I avoid showing the Worldometer data on Mondays because they are always abnormally low.  There is no doubt both the USA and World are into a new COVID-19 wave this Fall. 

I just this weekend, through sheer negligence, lost my keys and driver's license.  I won't share the details, for they are both trivial and embarrassing.  So I'm doomed, right?  

Wrong.  Sure, during this time of pandemic it's bad enough trying to renew your driver's license.  But replacing a lost one?  While at this moment I don't know what to do, I'll get some help and solve this problem.  The keys?  I've got another set and will make triplicates because I am getting forgetful.  The good news is that, even with Trump and the coronavirus, the world is not coming to an end.  For one, I'm healthy, and life is good.  Got my papaya and breakfast delivered this morning, and two more meals coming today.  Plus, I just received a call saying she would deliver the fob to my room this morning.  In case you didn't know, a fob is that tiny device you place at the entrance of a door to let you in.

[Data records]
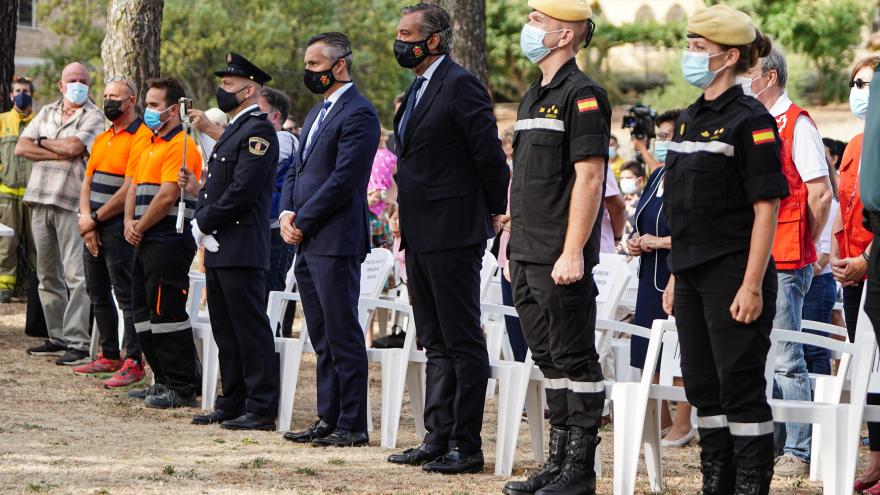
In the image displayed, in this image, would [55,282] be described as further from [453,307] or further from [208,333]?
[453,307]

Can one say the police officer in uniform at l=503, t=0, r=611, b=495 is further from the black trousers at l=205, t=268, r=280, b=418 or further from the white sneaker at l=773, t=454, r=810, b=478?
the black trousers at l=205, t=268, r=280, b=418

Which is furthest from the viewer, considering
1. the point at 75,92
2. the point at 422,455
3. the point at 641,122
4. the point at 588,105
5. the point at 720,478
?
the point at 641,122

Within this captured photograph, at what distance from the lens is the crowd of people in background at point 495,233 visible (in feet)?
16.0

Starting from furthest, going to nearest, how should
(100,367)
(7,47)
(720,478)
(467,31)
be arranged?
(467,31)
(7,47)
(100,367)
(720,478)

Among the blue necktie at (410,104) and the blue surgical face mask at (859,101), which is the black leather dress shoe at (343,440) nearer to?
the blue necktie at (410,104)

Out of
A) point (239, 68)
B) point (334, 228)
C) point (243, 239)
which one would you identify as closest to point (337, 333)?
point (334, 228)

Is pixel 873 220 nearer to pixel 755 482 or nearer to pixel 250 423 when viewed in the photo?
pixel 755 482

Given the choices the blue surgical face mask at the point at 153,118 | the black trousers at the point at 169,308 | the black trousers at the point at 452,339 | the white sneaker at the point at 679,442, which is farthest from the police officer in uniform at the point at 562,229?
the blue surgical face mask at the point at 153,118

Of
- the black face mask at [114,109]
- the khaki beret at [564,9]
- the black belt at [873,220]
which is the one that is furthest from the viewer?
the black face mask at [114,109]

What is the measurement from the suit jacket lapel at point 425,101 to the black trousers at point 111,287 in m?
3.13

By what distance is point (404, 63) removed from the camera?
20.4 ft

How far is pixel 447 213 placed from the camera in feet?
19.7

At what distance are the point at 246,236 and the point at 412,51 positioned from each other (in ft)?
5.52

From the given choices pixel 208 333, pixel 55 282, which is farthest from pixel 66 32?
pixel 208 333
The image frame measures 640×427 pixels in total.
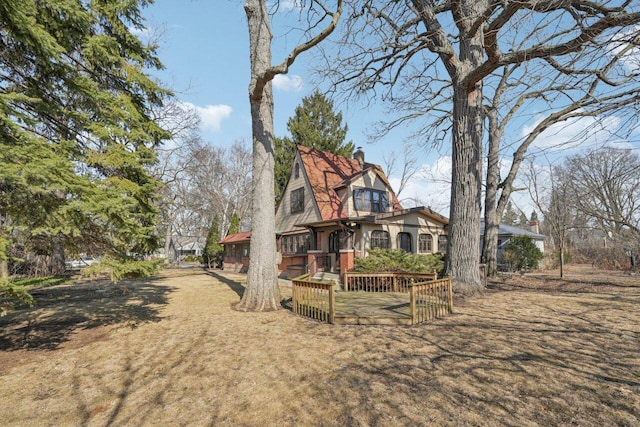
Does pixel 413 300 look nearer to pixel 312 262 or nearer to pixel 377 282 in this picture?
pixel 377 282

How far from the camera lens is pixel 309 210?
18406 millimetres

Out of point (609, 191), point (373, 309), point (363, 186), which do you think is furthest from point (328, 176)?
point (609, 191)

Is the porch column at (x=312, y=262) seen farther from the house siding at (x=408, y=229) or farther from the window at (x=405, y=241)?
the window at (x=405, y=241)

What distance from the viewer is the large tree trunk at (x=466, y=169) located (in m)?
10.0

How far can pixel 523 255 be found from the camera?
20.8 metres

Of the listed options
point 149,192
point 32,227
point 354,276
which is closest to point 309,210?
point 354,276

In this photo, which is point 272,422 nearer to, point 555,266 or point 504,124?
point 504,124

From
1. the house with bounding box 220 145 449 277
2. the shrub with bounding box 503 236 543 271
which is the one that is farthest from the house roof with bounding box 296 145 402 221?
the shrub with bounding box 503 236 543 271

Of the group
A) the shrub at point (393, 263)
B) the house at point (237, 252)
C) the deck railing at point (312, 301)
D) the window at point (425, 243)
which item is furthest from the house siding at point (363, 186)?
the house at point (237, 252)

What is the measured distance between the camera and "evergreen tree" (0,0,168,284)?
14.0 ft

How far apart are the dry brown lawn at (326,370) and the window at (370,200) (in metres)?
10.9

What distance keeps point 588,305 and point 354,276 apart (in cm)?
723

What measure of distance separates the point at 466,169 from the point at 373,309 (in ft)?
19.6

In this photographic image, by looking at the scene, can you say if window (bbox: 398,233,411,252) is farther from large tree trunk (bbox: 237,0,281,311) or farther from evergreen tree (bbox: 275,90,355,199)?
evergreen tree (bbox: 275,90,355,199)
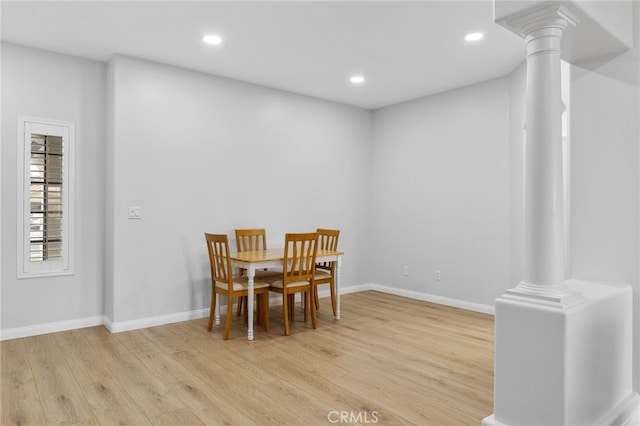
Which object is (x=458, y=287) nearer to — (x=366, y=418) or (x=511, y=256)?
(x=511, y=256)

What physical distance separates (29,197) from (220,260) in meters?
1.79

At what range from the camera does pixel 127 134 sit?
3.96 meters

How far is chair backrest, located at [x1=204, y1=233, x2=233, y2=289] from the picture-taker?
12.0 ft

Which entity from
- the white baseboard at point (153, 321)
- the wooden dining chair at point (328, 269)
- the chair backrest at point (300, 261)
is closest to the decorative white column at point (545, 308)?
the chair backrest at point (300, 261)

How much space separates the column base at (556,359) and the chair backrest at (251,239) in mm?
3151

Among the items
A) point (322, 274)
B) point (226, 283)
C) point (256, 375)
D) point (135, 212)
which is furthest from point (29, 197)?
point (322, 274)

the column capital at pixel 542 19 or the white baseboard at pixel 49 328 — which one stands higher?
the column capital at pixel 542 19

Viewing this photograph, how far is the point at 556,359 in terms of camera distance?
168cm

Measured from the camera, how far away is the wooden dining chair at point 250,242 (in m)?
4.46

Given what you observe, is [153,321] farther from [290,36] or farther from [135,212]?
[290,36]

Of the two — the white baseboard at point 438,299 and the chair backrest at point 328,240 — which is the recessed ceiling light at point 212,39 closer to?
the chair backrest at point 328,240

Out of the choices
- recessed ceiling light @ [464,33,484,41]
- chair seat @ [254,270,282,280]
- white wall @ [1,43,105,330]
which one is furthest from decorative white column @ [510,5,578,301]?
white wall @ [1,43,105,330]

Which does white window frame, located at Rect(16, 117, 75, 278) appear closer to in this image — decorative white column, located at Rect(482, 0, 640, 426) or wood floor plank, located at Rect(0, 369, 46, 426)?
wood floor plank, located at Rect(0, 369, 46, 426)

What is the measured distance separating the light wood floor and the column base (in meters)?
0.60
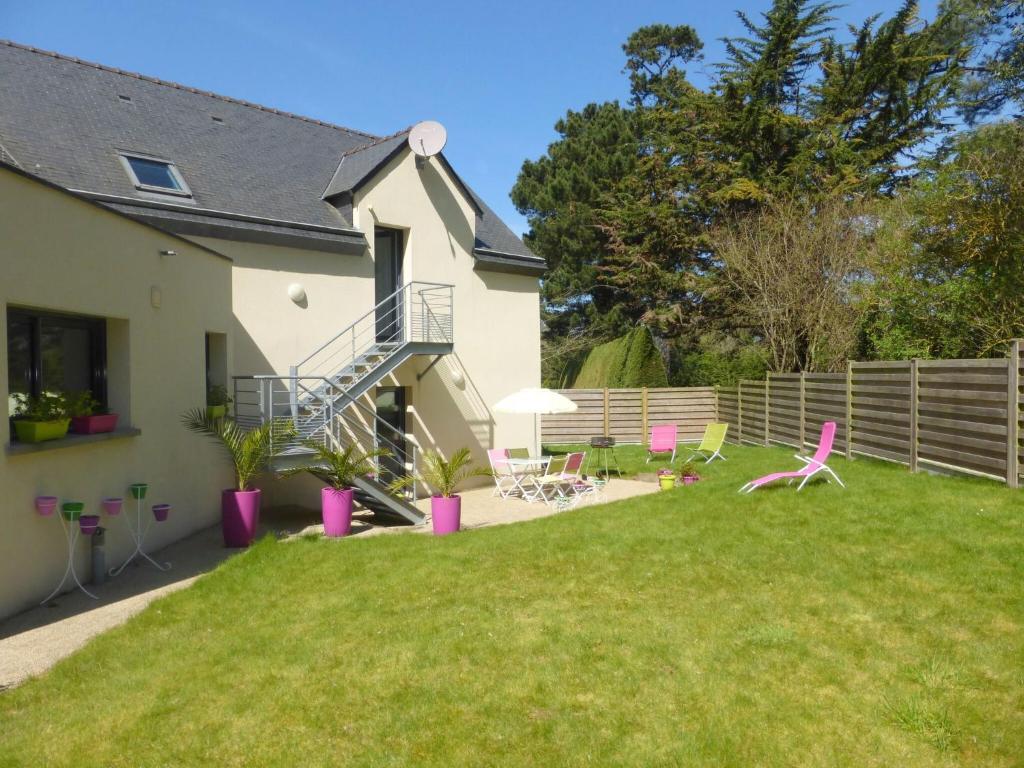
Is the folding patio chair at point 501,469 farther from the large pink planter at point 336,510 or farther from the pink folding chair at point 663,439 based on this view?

● **Directions**:
a. Write out the passage about the lost keys above exactly, everything from "Wrong.  Sure, during" down to "let you in.".
b. Using the passage about the lost keys above, decide whether each statement agrees with it. Answer yes or no for each and quote the words that decide it.
(i) The writer shows the Worldometer data on Mondays.
(ii) The writer has another set of keys.
(iii) The writer plans to share the details of how the keys and license were lost.
c. List every item that the passage about the lost keys says has been delivered to the writer or will be.

● **Expected results**:
a.
Wrong.  Sure, during this time of pandemic it's bad enough trying to renew your driver's license.  But replacing a lost one?  While at this moment I don't know what to do, I'll get some help and solve this problem.  The keys?  I've got another set and will make triplicates because I am getting forgetful.  The good news is that, even with Trump and the coronavirus, the world is not coming to an end.  For one, I'm healthy, and life is good.  Got my papaya and breakfast delivered this morning, and two more meals coming today.  Plus, I just received a call saying she would deliver the fob to my room this morning.  In case you didn't know, a fob is that tiny device you place at the entrance of a door to let you in.

b.
(i) No: "I avoid showing the Worldometer data on Mondays because they are always abnormally low."
(ii) Yes: "I've got another set and will make triplicates because I am getting forgetful."
(iii) No: "I won't share the details, for they are both trivial and embarrassing."

c.
- papaya
- breakfast
- two more meals
- the fob